Needless to say, my parents were never married. Don't worry about me, I turned out fine despite the disfunction. But we can conclude that ole' Bob was indeed, a pretty crappy boyfriend, father, and husband. BUT, lucky for him, that's not his entire story.

   I've asked his siblings to tell me about my father. I was amazed to listen to their stories. Like the one my Aunt Wava told me: 

"We were small children living at 4509 Douse Ave. in Cleveland, Ohio. There was a rail road track and box cars nearby. Bobby would let me play with him and his friends. Of course we were not allowed to play on the rail road tracks, which made them more appealing. We went in the box cars. My father found out that children were playing on the tracks, he questioned us. Bobby took the blame and did not tell that I was with him. He got beat with switches from a bush. My Dad rarely hit or punished his children, but he was so scared of the rail road tracks, he wanted to make sure we never did it again. I took away a lot from this experience: My brother was loyal and the love he showed for me withstood all of our lives."
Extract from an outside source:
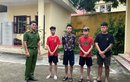 Lạng Sơn: Khởi tố nhóm đối tượng mang dao đi giải quyết mâu thuẫn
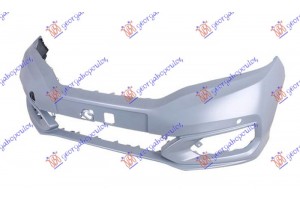 Προφυλακτηρας Εμπρος ΒΑΦΟΜ. (ΜΕ PDS) Honda Jazz 18-20 - 342203375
 Bobby and his sister Wava

Or this one shared with me by my Aunt Margie:

"Bobby was always quick to help out if you were ever in need. George and I bought a car with a bad transmission. Bobby replaced the transmission in our car. This was a huge job. It took him at least two days to Finish. He did it voluntarily with a smile on his sweet face. We didn't ask for help. It was his idea."

These stories are a testament to the complexities of this man. His parents adored him, and he was a great son to them. His siblings speak of him so highly, and for very good reason. From the memories they've shared with me, I can only wish I had a brother like him. Even though he was never a parent to me, and the only things that I ever received from him was a $6.00 shirt on my 13th birthday (and he complained about the price), and a pretty serious case of Multiple Sclerosis that I deal with every day, I have no hatred for this man. A huge part of me even feels a tremendous sense of pride. He served our country well during the Vietnam War.

 

Vietnam

 

I can only imagine what he went through. he didn't speak about his time there to anyone. At least not to his children. I do know that during his service there he was exposed to Agent Orange which most likely had everything to do with his Multiple Sclerosis and finally his cancer which ultimately took his life. Imagine being killed in a war and taking 40 years to die. 

 

 So the final take away here is this. This photo...My FAVORITE photo of my Dad...

 will forever remind me that no one is all bad. Even in the perceived "worst" of men, good can be found. And sometimes there are explanations for things that we aren't meant to understand. 

And it is not my place, nor will it ever be my place to judge. 

Pretty valuable lessons I learned from my father.